- [Exercise directions] Please give the number of lines in the material below that contain "забил", without further comment.

-=-=-=-=-

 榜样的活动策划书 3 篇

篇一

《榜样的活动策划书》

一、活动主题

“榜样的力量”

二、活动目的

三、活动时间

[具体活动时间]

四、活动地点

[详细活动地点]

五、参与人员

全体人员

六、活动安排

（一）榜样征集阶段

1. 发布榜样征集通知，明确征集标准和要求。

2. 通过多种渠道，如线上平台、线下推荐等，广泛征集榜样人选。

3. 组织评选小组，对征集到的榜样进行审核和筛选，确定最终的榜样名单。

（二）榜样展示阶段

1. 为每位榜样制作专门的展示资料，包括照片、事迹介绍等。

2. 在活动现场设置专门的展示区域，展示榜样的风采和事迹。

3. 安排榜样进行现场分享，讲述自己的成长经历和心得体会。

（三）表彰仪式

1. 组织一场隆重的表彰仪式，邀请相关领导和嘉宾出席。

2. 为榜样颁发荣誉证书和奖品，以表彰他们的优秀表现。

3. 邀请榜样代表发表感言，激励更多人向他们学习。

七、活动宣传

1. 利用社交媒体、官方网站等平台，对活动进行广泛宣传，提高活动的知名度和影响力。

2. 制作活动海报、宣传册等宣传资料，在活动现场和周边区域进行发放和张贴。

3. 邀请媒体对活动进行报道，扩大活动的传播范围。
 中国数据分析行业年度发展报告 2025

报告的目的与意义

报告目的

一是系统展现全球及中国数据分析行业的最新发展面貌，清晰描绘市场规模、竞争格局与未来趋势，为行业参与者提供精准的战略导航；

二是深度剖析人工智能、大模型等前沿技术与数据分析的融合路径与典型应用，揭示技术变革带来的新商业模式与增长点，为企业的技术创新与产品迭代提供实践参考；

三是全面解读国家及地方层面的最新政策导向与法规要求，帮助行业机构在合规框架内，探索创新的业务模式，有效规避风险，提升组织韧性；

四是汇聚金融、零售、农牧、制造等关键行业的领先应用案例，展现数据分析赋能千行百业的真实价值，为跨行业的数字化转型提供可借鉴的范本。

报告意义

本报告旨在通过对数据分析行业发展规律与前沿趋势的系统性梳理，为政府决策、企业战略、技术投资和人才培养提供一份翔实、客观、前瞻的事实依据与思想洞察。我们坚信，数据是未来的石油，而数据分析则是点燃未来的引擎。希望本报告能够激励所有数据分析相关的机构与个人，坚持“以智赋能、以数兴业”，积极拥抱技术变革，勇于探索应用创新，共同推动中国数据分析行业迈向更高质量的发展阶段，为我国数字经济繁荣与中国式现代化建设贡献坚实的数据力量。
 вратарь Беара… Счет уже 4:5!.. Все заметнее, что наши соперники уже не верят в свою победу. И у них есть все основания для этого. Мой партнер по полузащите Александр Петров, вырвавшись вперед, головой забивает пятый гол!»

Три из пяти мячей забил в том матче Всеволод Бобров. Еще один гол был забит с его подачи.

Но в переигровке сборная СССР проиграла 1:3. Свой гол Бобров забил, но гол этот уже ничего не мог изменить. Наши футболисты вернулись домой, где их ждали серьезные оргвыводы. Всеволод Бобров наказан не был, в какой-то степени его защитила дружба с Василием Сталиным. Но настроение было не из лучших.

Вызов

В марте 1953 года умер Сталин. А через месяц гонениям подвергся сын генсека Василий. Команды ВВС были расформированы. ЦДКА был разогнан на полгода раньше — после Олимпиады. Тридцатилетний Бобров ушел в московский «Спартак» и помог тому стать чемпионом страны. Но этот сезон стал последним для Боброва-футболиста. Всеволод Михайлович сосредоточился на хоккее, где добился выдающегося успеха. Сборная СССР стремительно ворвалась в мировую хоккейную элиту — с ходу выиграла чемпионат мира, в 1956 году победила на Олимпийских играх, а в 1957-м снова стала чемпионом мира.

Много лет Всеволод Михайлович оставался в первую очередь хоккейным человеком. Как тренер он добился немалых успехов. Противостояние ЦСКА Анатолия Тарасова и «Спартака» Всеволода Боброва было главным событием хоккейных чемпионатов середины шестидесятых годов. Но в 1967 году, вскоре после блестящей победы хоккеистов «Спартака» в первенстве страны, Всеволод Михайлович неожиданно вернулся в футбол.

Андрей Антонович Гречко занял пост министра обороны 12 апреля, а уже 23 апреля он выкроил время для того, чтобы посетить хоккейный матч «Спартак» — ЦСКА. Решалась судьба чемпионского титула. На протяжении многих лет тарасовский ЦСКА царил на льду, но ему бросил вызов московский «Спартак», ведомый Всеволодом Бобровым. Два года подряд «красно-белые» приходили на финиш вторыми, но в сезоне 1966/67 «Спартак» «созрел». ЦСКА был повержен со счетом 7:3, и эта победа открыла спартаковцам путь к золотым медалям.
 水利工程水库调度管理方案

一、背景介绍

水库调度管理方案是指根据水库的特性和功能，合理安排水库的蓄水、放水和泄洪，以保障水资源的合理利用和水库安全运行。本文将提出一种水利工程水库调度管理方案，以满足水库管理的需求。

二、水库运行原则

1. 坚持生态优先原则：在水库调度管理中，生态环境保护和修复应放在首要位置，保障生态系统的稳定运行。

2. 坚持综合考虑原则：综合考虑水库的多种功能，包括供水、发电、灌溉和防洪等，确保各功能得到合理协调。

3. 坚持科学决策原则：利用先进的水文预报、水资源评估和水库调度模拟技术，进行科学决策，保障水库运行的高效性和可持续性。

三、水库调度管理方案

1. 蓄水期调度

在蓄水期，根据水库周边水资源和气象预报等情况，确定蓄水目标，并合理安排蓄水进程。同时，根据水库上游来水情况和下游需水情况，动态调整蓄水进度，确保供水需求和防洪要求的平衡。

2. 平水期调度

-=-=-=-=-

- [Response below] 2